The first sign that things weren’t going to plan was when the arrival time of the 10:27 slipped once, twice, three times. Then, an unintelligible message was announced over the tinny PA system. Nobody heard it over the chatter of the crowd on the platform (I certainly didn’t as a hearing impaired passenger with a Disabled Persons Railcard; more on that later). A few seconds later the commanding shout of a station employee got everyone’s attention. In the politest possible way you can when shouting, he basically said the late train only had two carriages, was full with not much left in the way of standing room, so if your journey isn’t necessary, off you hop to the station office for a refund and/or make alternative travel arrangements.
I was staggered. As the news sank in, people started drifting off. One bloke shouted that he was going to take the car to the match and could fit four people in. His magnanimous gesture was the polar opposite of the apology free dismissive message from Northern.
My friend and I decided to take our chances with the train. As it arrived, something like 25 minutes late, we realised it was a tall order. The two carriages were rammed. A few people squeezed on, but it looked deeply uncomfortable. The station employee shouted a warning that the train was leaving; the doors closed and off it went, leaving us and many more people on the platform. We had a quick chat with the employee. I felt sorry for him. Nobody should have to work with such a degree of stress, shouting to disgruntled crowds on platforms, shouting at people to give passengers room to get off, shouting at people not to get on because the train was overcrowded, trying to provide an answer to a passenger asking him how they are going to get to work when the taxi fare would swallow up a good proportion of money earned on the shift.
Anyway, Geoff and I decided that the next train, whenever it was likely to arrive, was probably going to be rammed too, so we made our way to the front of the station and hailed a taxi. Less than half an hour later and £20 lighter we were reflecting on the rail shambles over a pint in Middlesbrough. We concluded that HS2 should be binned and the money spent on improving regional rail networks.
What followed was a thoroughly enjoyable afternoon, supporting the Lionesses amongst a record crowd of over 29 thousand. The result was disappointing, but their commitment on the pitch and respect for the support was not. They stayed on the pitch after the game, applauding the support, warming down and signing autographs. You could see the joy and excitement on the faces of so many girls and young women. What a great thing to see. The FA also deserve credit for making the ticket prices affordable for all; £10 for adults and and amazing £1 for concessions. The event represented the best of us, and it made up for the appalling service provided by Northern. Unfortunately though, it wasn’t the end of our travel woes.
After an enjoyable afternoon chewing the fat and listening to a bit of live music, we headed back to the train station with a degree of trepidation tempered by a good day out. Our friend Chris managed to get onto his train to Bishop Auckland. It was another rammed train. He was stood in the doorway with nowhere else to sit or stand. After his train pulled away I looked for our train service back to Hartlepool. The 18:35 to Prudhoe had no arrival time next to it; just the word ‘Cancelled’. I sighed and decided to console myself with a bar of chocolate from the station shop. I tried the glass door to the shop, but it was locked. I looked at the opening times on the door. It read ‘06.30 – 18.30’. I looked at the time on my phone. It said 18.29. It should have been still open. I could see a lady counting up money from the till. I banged on the door to get her attention. She turned around to look at me and said, “We are shut!” I shouted back, “It isn’t 6.30 yet!”. She just ignored me.

* _Stated goal 1_
Which rows that follow contain the word "below"? List each of those rows in full.

* _Stored records_
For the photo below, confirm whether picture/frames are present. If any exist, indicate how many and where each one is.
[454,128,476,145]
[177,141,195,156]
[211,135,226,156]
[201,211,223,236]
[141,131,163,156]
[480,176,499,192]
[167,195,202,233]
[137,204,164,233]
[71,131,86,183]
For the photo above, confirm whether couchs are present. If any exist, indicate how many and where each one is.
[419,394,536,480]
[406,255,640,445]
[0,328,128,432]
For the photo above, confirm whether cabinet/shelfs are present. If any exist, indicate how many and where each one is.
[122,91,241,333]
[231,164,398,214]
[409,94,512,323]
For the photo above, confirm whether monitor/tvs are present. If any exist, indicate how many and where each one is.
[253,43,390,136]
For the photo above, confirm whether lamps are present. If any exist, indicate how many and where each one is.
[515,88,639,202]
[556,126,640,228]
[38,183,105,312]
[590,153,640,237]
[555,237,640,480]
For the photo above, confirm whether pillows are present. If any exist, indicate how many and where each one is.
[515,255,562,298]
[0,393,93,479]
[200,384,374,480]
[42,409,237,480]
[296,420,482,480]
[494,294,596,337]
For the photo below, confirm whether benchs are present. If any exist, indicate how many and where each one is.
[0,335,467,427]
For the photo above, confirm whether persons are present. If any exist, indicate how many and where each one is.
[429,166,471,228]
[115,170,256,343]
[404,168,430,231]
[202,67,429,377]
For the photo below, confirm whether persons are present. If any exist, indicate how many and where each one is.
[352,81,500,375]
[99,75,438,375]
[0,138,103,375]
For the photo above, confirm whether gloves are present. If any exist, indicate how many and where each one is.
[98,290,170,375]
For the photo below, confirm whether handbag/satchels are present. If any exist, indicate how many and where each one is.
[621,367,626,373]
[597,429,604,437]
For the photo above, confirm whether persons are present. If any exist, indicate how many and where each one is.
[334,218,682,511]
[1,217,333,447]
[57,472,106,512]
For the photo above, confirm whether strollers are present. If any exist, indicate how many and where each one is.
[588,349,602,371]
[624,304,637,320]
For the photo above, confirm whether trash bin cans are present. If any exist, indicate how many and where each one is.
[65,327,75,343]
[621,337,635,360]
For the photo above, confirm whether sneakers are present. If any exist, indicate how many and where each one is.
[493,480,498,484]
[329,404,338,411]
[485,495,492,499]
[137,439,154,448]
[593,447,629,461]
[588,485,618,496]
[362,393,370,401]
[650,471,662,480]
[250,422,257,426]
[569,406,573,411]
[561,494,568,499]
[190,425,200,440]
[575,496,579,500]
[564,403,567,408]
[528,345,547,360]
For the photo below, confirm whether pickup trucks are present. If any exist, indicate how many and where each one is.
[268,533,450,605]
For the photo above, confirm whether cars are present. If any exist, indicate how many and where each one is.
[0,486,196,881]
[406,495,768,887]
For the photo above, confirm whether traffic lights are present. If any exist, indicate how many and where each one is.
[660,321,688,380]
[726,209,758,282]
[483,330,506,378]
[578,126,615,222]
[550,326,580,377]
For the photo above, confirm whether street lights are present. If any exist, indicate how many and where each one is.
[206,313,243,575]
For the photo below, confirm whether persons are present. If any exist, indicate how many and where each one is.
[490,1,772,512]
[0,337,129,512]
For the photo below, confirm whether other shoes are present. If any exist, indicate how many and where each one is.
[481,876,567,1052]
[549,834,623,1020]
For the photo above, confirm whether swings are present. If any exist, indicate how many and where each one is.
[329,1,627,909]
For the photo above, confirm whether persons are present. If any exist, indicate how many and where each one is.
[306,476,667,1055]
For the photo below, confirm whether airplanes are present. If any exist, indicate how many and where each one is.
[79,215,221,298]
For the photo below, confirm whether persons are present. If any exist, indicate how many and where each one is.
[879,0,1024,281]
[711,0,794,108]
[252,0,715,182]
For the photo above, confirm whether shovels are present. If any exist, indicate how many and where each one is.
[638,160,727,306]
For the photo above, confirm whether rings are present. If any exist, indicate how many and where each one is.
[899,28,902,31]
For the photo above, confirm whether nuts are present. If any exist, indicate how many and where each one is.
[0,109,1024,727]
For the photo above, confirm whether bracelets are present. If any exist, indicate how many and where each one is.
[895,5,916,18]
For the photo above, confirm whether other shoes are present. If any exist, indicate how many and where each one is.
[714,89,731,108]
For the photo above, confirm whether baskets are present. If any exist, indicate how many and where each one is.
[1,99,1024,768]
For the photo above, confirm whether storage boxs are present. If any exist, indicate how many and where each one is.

* _Stated goal 2_
Reproduce the stretch of the rail journey account from "I was staggered." through "message from Northern.", word for word.

* _Full solution 1_
For the photo below, confirm whether picture/frames are present. If any exist, indicate how many and where each one is.
For the photo below, confirm whether benchs are present. If any exist, indicate how many and where each one is.
For the photo below, confirm whether persons are present. If any exist, indicate how many and where each one is.
For the photo below, confirm whether handbag/satchels are present. If any exist, indicate how many and where each one is.
For the photo below, confirm whether pickup trucks are present. If any exist, indicate how many and where each one is.
For the photo below, confirm whether persons are present. If any exist, indicate how many and where each one is.
For the photo below, confirm whether other shoes are present. If any exist, indicate how many and where each one is.
For the photo below, confirm whether airplanes are present. If any exist, indicate how many and where each one is.
For the photo below, confirm whether persons are present. If any exist, indicate how many and where each one is.

* _Full solution 2_
I was staggered. As the news sank in, people started drifting off. One bloke shouted that he was going to take the car to the match and could fit four people in. His magnanimous gesture was the polar opposite of the apology free dismissive message from Northern.